Action item: Exactly repeat all the records below, omitting the images they hold.

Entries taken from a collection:
*** Begin section ***

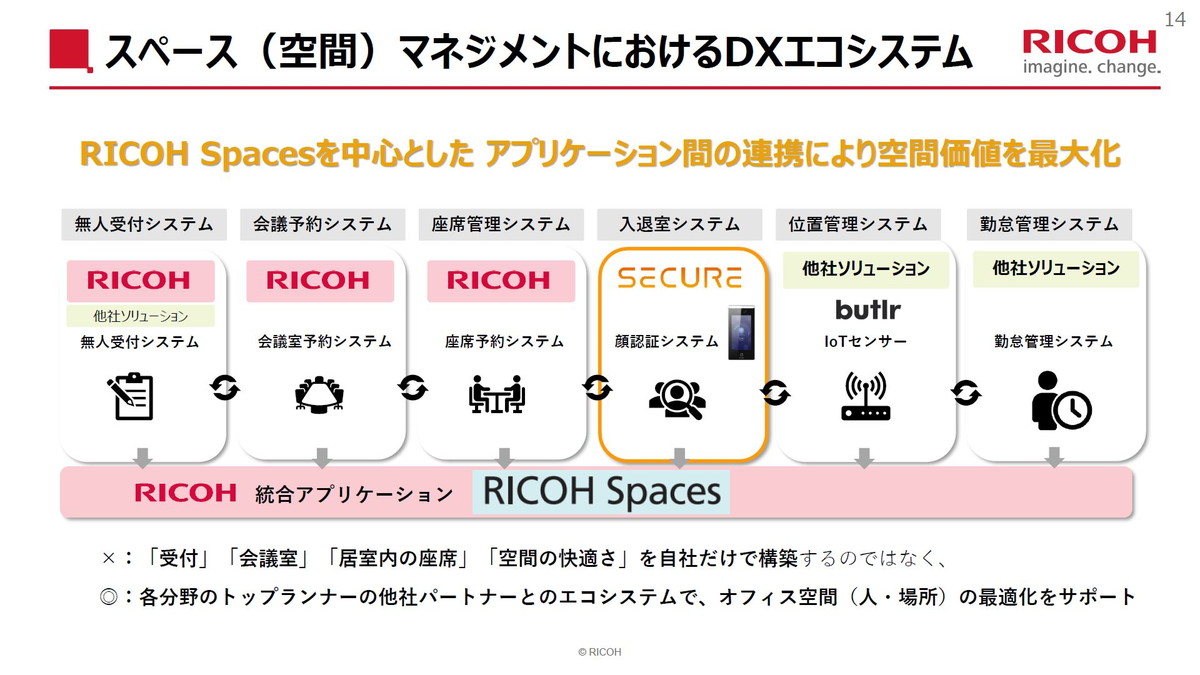 14

スペース（空間）マネジメントにおけるDXエコシステム

RICOH
imagine. change.

RICOH Spacesを中心とした アプリケーション間の連携により空間価値を最大化

無人受付システム
RICOH
他社ソリューション
無人受付システム

会議予約システム
RICOH
会議室予約システム

座席管理システム
RICOH
座席予約システム

入退室システム
SECURE
顔認証システム

位置管理システム
他社ソリューション
butlr
IoTセンサー

勤怠管理システム
他社ソリューション
勤怠管理システム

RICOH 統合アプリケーション RICOH Spaces

×：「受付」「会議室」「居室内の座席」「空間の快適さ」を自社だけで構築するのではなく、
◎：各分野のトップランナーの他社パートナーとのエコシステムで、オフィス空間（人・場所）の最適化をサポート

© RICOH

*** End section ***

Worked solution:
 14

スペース（空間）マネジメントにおけるDXエコシステム

RICOH
imagine. change.

RICOH Spacesを中心とした アプリケーション間の連携により空間価値を最大化

無人受付システム
RICOH
他社ソリューション
無人受付システム

会議予約システム
RICOH
会議室予約システム

座席管理システム
RICOH
座席予約システム

入退室システム
SECURE
顔認証システム

位置管理システム
他社ソリューション
butlr
IoTセンサー

勤怠管理システム
他社ソリューション
勤怠管理システム

RICOH 統合アプリケーション RICOH Spaces

×：「受付」「会議室」「居室内の座席」「空間の快適さ」を自社だけで構築するのではなく、
◎：各分野のトップランナーの他社パートナーとのエコシステムで、オフィス空間（人・場所）の最適化をサポート

© RICOH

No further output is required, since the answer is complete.